Lockout counters: Treat lockouts as subject-scoped decisions. When multiple instances update counters, reuse the deterministic tie-breakers documented in src/DEDUP_CONFLICTS_RESOLUTION_ALGO.md (freshness overrides, precedence, and stable hashes) to avoid divergent lockout states across replicas.

Alerting hooks: Emit structured logs/metrics when either the limiter or credential store rejects access. Suggested gauges include aspnetcore_rate_limiting_rejections_total{limiter="authority-token"} and any custom auth.plugins.<pluginName>.lockouts_total counter.

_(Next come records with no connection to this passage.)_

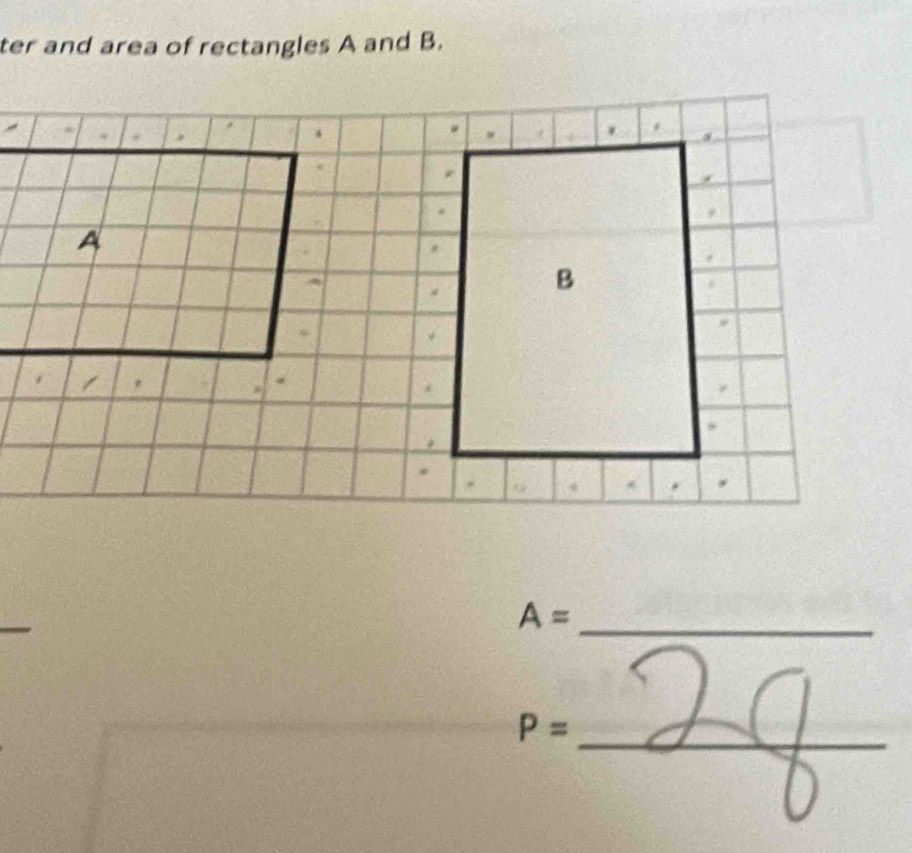 ter and area of rectangles A and B. 
_ A=
_ P=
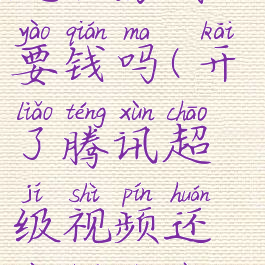 腾讯视频开超级房间要钱吗(开了腾讯超级视频还要开腾讯视频吗)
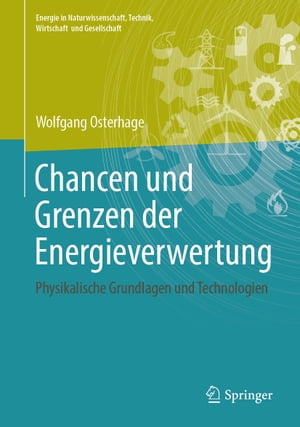 Chancen und Grenzen der Energieverwertung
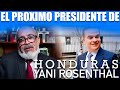 Yani Rosenthal, El Próximo Presidente de Honduras. | Detective Angel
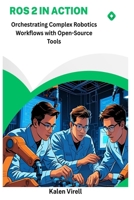 ROS 2 in Action: Orchestrating Complex Robotics Workflows with Open-Source Tools B0FGWHDYKK Book Cover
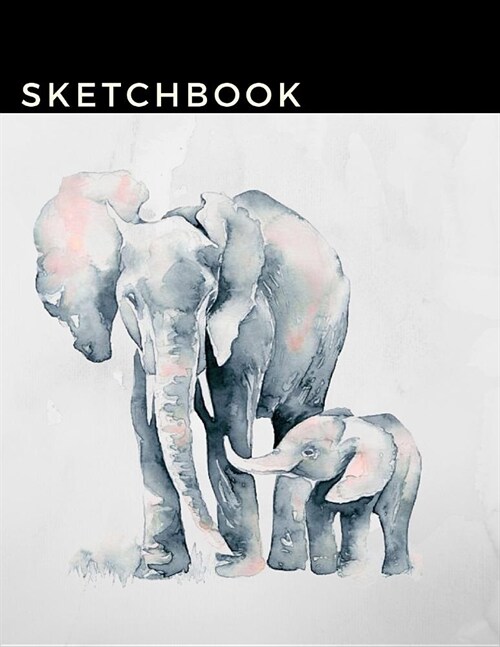 Sketchbook: A Cool Elephant Themed Personalized Artist Sketch Book Notebook and Blank Paper for Drawing, Painting Creative Doodlin (Paperback)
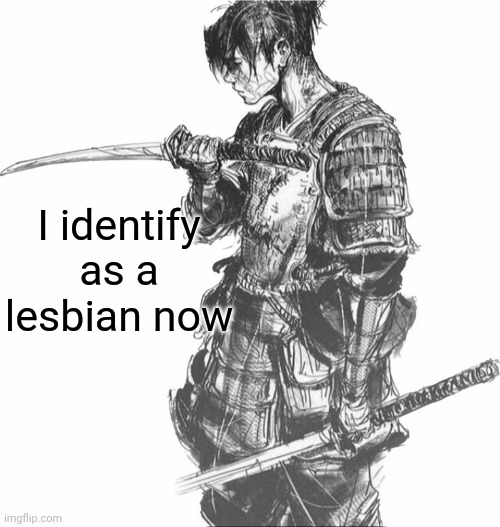 Samurai | I identify as a lesbian now | image tagged in samurai | made w/ Imgflip meme maker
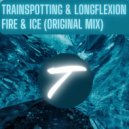Trainspotting & Longflexion - Fire & Ice (Original Mix)
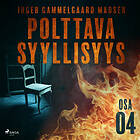 Polttava Syyllisyys: Osa 4 Ljudbok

Source: docs/assets/authority/authority-rate-limit-flow.mmd

9. Logging, Metrics, and Diagnostics

• Always log via the injected ILogger<T>; include pluginName and correlation IDs where available.
• Activity/metric names should align with AuthorityTelemetry constants (service.name=stellaops-authority).
• Expose additional diagnostics via structured logging rather than writing custom HTTP endpoints; the host will integrate these into /health and /ready.
• Emit metrics with stable names (auth.plugins.<pluginName>.*) when introducing custom instrumentation; coordinate with the Observability guild to reserve prefixes.

10. Testing & Tooling

• Unit tests: use Mongo2Go (or similar) to exercise credential stores without hitting production infrastructure (StandardUserCredentialStoreTests is a template).
• Determinism: fix timestamps to UTC and sort outputs consistently; avoid random GUIDs unless stable.
• Smoke tests: launch dotnet run --project src/Authority/StellaOps.Authority/StellaOps.Authority with your plug-in under StellaOps.Authority.PluginBinaries and verify /ready.
• Example verification snippet:

  [Fact]
  public async Task VerifyPasswordAsync_ReturnsSuccess()
  {
      var store = CreateCredentialStore();
      await store.UpsertUserAsync(new AuthorityUserRegistration("alice", "Pa55!", null, null, false,
          Array.Empty<string>(), new Dictionary<string, string?>()), CancellationToken.None);
  
      var result = await store.VerifyPasswordAsync("alice", "Pa55!", CancellationToken.None);
      Assert.True(result.Succeeded);
      Assert.True(result.User?.Roles.Count == 0);
  }
  

11. Packaging & Delivery

• Output assembly should follow StellaOps.Authority.Plugin.<Name>.dll so the host’s search pattern picks it up.
• Place the compiled DLL plus dependencies under StellaOps.Authority.PluginBinaries for offline deployments; include hashes/signatures in release notes (Security Guild guidance forthcoming).
• Document any external prerequisites (e.g., CA cert bundle) in your plug-in README.
• Update etc/authority.plugins/<plugin>.yaml samples and include deterministic SHA256 hashes for optional bootstrap payloads when distributing Offline Kit artefacts.

12. Checklist & Handoff

• ✅ Capabilities declared and validated in automated tests.
• ✅ Bootstrap workflows documented (if bootstrap capability used) and repeatable.
• ✅ Local smoke test + unit/integration suites green (dotnet test).
• ✅ Operational docs updated: configuration keys, secrets guidance, troubleshooting.
• Submit the developer guide update referencing PLG6/DOC4 and tag DevEx + Docs reviewers for sign-off.

Mermaid sources for the embedded diagrams live under docs/assets/authority/. Regenerate the SVG assets with your preferred renderer before committing future updates so the visuals stay in sync with the .mmd definitions.